Morgan Stanley analysts lowered SNAP stock rating from overweight to equal weight, then cut the price target from $16 per share to $12. Reasons for the downgraded included competition, lack of platform improvement, and a looming lock-up expiration date of July 29th. Many expect insiders to sell en mass once lock-up expires, and SNAP stock will see another big decline.

No Voting Rights for SNAP Shareholders

Another issue for SNAP stock investors is the lack of voting rights, which some insiders also don’t like, apparently. Snap shareholders can’t even unite and vote as one large group, either, because the shares sold to the public didn’t contain voting rights.

This isn’t entirely uncommon, though; many companies, including Facebook, Under Armour Inc (NYSE:UAA, NYSE:UA), Alphabet Inc (NASDAQ:GOOGL, NASDAQ:GOOG) and others have duel share classes. The truth of the matter is that as an investor, especially one without voting rights, you are putting your money and faith in the management team, with no authority or recourse should things not go your way.

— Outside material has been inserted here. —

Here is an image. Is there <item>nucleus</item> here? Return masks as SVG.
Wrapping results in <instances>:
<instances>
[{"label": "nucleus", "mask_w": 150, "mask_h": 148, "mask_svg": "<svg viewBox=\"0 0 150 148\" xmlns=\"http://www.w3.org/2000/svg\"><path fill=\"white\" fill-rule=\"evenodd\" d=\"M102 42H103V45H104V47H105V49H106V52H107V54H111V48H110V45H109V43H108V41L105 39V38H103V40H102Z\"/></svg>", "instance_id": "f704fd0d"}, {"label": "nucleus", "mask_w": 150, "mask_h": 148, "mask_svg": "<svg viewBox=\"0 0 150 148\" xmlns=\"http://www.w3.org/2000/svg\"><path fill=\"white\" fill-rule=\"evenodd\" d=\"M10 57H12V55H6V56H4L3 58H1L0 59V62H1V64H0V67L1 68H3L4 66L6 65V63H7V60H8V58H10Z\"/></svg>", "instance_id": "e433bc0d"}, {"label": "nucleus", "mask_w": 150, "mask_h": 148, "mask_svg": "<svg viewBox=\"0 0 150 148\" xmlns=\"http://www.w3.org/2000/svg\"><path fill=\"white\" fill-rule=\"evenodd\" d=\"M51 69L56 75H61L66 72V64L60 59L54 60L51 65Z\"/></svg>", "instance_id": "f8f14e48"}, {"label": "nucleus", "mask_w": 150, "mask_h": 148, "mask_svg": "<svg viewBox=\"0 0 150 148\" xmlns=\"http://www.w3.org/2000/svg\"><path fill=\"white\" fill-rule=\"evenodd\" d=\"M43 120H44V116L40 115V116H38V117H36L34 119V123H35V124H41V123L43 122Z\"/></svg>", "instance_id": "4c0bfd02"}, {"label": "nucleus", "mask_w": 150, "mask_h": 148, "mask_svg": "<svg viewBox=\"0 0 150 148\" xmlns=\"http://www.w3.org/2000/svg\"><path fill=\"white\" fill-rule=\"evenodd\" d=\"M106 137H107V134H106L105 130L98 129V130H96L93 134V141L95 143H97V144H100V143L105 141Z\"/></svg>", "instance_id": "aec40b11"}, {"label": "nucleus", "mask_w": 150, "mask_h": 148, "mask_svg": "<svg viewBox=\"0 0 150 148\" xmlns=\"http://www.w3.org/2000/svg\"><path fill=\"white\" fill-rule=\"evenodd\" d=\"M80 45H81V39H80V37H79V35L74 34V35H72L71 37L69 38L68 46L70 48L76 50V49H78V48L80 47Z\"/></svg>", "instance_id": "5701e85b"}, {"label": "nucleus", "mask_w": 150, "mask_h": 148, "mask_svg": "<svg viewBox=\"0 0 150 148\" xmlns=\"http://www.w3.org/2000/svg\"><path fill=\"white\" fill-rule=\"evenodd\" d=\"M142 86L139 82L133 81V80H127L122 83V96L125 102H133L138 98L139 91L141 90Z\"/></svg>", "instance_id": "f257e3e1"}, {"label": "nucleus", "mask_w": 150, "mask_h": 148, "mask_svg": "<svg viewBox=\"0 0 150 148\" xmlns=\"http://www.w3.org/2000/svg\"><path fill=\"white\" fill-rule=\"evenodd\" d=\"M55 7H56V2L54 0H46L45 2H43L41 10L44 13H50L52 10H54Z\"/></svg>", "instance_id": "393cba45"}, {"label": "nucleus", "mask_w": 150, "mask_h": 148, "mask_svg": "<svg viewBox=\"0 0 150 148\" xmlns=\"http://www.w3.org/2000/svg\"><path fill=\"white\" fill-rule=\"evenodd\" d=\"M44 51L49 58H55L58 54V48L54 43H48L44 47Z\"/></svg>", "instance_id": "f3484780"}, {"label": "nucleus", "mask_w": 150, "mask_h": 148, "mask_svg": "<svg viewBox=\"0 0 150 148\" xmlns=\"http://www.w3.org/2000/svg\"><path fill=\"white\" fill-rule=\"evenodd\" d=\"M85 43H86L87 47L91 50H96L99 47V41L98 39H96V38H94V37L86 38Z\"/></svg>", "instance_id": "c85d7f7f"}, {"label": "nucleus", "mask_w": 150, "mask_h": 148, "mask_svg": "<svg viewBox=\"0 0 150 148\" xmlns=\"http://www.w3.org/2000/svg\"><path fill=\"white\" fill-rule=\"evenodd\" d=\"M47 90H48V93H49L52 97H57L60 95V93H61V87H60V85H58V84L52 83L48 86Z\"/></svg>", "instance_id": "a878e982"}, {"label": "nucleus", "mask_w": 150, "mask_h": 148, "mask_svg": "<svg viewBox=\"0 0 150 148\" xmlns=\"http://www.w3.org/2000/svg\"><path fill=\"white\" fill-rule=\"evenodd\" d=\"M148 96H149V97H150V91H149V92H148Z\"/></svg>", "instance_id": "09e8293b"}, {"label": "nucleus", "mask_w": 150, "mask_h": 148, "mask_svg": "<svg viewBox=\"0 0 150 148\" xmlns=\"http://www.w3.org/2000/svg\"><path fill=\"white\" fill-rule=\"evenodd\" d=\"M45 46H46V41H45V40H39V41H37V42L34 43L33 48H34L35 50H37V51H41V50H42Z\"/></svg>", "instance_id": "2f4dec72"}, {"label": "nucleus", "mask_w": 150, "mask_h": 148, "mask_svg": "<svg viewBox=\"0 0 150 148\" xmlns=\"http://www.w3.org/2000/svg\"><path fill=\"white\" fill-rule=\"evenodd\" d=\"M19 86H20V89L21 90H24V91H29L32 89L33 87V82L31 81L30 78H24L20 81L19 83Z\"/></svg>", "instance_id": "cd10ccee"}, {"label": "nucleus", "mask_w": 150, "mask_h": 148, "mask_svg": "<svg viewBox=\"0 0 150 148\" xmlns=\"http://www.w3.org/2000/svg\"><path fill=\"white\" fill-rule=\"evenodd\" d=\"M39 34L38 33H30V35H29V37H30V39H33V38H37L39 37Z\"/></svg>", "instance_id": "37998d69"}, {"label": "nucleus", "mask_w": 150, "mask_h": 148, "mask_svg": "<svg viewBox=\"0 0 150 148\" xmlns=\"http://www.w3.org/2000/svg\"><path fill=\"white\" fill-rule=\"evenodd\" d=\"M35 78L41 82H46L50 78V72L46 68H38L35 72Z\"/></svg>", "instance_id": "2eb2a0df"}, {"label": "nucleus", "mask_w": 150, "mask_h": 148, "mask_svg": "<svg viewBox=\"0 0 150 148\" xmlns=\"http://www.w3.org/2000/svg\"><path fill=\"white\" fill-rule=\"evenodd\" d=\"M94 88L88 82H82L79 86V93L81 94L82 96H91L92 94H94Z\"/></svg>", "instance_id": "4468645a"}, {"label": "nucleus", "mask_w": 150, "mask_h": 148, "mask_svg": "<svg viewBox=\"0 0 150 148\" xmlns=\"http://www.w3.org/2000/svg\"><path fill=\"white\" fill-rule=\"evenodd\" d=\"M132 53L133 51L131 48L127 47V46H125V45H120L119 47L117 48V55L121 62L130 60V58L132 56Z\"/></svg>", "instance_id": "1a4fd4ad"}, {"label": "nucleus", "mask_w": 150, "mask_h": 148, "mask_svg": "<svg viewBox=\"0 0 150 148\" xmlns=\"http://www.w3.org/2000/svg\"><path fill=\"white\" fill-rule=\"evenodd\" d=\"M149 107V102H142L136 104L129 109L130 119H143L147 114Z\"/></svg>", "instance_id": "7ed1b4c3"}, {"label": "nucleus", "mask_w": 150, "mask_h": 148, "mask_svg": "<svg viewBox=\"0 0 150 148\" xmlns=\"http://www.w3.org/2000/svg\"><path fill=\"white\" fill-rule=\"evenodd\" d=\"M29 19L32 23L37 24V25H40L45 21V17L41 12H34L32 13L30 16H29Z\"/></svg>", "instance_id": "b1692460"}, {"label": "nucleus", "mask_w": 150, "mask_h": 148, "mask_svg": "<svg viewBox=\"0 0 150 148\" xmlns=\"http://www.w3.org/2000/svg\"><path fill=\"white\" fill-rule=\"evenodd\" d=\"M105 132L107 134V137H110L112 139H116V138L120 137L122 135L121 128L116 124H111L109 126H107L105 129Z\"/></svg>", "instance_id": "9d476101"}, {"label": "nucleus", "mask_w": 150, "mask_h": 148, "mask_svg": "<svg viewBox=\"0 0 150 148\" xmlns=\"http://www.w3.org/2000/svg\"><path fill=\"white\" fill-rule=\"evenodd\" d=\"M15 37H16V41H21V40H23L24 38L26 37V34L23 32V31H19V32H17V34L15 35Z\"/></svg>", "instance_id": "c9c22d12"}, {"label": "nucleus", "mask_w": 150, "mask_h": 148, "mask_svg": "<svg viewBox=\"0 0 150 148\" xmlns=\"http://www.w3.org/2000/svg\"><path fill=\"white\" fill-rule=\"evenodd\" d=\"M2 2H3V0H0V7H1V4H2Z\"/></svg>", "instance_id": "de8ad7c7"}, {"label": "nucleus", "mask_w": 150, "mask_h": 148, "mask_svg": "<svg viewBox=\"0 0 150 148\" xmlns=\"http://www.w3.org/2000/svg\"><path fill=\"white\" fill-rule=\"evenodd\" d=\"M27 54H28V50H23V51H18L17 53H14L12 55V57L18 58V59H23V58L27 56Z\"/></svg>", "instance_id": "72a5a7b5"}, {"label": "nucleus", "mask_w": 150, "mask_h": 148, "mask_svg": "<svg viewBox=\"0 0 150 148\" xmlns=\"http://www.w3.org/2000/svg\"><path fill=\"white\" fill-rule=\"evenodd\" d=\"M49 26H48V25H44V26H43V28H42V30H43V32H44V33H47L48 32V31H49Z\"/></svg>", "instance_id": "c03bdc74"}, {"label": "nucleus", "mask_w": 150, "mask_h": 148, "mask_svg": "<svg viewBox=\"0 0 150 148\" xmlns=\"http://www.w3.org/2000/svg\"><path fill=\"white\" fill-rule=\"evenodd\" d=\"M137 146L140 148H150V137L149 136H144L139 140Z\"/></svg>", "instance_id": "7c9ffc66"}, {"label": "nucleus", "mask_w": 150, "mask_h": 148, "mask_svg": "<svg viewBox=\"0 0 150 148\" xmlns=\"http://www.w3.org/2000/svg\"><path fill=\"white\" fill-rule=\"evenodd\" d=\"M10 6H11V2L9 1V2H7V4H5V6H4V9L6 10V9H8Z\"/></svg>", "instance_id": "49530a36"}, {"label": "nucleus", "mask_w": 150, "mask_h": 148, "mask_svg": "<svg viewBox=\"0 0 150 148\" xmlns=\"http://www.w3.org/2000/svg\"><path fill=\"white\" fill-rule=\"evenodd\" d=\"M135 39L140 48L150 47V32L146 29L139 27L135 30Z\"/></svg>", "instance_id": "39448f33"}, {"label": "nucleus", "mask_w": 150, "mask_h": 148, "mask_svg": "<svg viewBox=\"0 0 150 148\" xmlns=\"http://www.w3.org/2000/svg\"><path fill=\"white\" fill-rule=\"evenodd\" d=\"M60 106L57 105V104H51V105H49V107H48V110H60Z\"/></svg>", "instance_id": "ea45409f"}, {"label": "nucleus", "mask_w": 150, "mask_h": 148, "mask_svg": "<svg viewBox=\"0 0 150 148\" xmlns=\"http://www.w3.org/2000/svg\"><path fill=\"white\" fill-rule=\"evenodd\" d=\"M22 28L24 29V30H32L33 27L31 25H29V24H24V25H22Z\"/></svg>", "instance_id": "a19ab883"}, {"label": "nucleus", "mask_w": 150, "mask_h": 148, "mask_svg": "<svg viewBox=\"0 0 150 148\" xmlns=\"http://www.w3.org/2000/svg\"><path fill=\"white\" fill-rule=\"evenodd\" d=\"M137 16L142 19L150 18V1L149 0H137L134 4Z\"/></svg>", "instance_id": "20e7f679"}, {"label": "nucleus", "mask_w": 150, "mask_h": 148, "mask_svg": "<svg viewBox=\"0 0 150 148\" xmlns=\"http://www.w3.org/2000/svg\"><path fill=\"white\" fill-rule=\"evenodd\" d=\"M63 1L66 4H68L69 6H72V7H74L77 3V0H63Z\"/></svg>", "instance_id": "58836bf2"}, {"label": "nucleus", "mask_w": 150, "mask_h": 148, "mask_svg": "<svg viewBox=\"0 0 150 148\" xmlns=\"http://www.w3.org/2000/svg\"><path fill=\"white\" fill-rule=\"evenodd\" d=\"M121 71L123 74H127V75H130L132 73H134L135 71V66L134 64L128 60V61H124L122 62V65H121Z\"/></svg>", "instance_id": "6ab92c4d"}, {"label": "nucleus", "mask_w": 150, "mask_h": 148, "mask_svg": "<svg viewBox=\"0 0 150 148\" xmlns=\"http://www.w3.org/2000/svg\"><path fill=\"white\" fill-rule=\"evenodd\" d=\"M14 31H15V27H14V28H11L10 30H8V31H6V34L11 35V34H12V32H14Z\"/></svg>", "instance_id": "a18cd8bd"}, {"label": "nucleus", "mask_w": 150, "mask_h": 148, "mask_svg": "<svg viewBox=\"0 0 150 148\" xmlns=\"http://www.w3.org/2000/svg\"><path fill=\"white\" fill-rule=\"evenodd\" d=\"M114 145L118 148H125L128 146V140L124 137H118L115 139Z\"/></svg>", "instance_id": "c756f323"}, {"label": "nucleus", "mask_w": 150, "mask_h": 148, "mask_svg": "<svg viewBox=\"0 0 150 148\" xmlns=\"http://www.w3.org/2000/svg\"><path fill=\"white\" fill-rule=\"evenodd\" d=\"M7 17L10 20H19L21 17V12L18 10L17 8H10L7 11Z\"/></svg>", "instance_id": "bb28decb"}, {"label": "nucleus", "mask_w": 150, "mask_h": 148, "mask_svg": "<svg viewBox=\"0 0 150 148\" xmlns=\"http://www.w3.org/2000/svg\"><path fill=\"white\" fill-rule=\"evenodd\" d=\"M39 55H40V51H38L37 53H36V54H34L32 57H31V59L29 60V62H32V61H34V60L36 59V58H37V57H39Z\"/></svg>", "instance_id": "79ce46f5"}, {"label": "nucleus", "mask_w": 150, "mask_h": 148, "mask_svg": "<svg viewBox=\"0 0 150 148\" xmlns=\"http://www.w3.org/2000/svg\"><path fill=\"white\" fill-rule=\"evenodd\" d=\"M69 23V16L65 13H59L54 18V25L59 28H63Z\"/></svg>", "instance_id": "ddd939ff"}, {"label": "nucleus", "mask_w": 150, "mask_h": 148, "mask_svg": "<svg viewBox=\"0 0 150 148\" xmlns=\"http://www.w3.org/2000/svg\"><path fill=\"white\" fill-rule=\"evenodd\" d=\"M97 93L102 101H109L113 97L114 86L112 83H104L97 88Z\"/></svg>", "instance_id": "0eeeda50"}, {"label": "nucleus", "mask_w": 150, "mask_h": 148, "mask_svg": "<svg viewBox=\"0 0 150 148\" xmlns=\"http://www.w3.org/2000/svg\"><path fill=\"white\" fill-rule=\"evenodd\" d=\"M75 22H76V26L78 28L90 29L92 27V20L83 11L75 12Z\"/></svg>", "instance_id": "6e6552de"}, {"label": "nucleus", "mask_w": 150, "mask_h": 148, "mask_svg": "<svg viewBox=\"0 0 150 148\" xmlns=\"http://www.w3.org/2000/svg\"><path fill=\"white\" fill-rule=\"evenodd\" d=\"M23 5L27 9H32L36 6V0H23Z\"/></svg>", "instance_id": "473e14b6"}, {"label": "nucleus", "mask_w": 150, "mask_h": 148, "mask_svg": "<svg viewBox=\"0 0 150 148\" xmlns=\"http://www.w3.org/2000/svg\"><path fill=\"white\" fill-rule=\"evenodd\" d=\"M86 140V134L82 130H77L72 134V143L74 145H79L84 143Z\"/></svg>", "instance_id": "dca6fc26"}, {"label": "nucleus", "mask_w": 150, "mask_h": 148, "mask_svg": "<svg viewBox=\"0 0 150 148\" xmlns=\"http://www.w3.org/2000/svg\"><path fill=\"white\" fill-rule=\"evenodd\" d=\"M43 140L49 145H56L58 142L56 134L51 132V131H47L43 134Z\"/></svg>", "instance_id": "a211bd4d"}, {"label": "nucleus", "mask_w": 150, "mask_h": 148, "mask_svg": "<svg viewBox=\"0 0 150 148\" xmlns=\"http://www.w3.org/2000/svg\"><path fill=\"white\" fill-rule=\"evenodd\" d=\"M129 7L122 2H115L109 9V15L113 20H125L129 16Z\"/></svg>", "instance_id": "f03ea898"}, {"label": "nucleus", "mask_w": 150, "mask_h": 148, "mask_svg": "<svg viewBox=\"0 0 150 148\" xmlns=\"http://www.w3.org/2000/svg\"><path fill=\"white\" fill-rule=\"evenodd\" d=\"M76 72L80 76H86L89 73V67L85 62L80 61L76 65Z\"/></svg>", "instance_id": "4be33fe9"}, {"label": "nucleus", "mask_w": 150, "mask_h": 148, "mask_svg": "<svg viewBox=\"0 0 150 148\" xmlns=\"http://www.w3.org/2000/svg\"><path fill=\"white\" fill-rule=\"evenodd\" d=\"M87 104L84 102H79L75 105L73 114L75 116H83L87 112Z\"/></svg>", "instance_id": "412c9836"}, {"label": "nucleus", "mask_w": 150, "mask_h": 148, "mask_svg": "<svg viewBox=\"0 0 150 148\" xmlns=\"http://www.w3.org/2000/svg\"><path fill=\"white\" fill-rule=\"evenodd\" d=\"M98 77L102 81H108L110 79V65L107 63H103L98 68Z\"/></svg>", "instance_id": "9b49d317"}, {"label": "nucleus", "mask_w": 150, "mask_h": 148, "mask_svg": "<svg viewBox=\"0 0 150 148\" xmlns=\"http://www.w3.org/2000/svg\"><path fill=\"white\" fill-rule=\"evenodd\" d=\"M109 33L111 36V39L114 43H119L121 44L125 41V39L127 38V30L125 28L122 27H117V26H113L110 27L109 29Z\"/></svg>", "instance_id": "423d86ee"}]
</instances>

Snap Inc Has Management Issues

Personally, this is one of the biggest reasons why I wouldn’t buy SNAP stock. The company’s management team doesn’t seem to be the most intelligent. Turning down a $3 billion buyout offer from Facebook, exchanging sexist and sleazy emails between top management — including the CEO — and purposely making the user experience difficult are all bad enough. But, perhaps the biggest moronic move by SNAP is trying to describe itself as a “camera company” and not a social media company.

Does management not remember what happened to the last big camera company? It was called Eastman Kodak, and being a camera company isn’t working out so well today, is it? Furthermore, Snap garners most of its revenue by selling advertisements, not cameras.

When we look at the great companies of the past and present, nearly all of them had, or still have, great leaders like Sam Walton, Jim Sinegal, and Steve Jobs, or present leaders like Jeff Bezos, Tim Cook, and Redd Hastings. Poor management will doom even the best and brightest companies (imagine where Apple would be if Steve Jobs had never returned).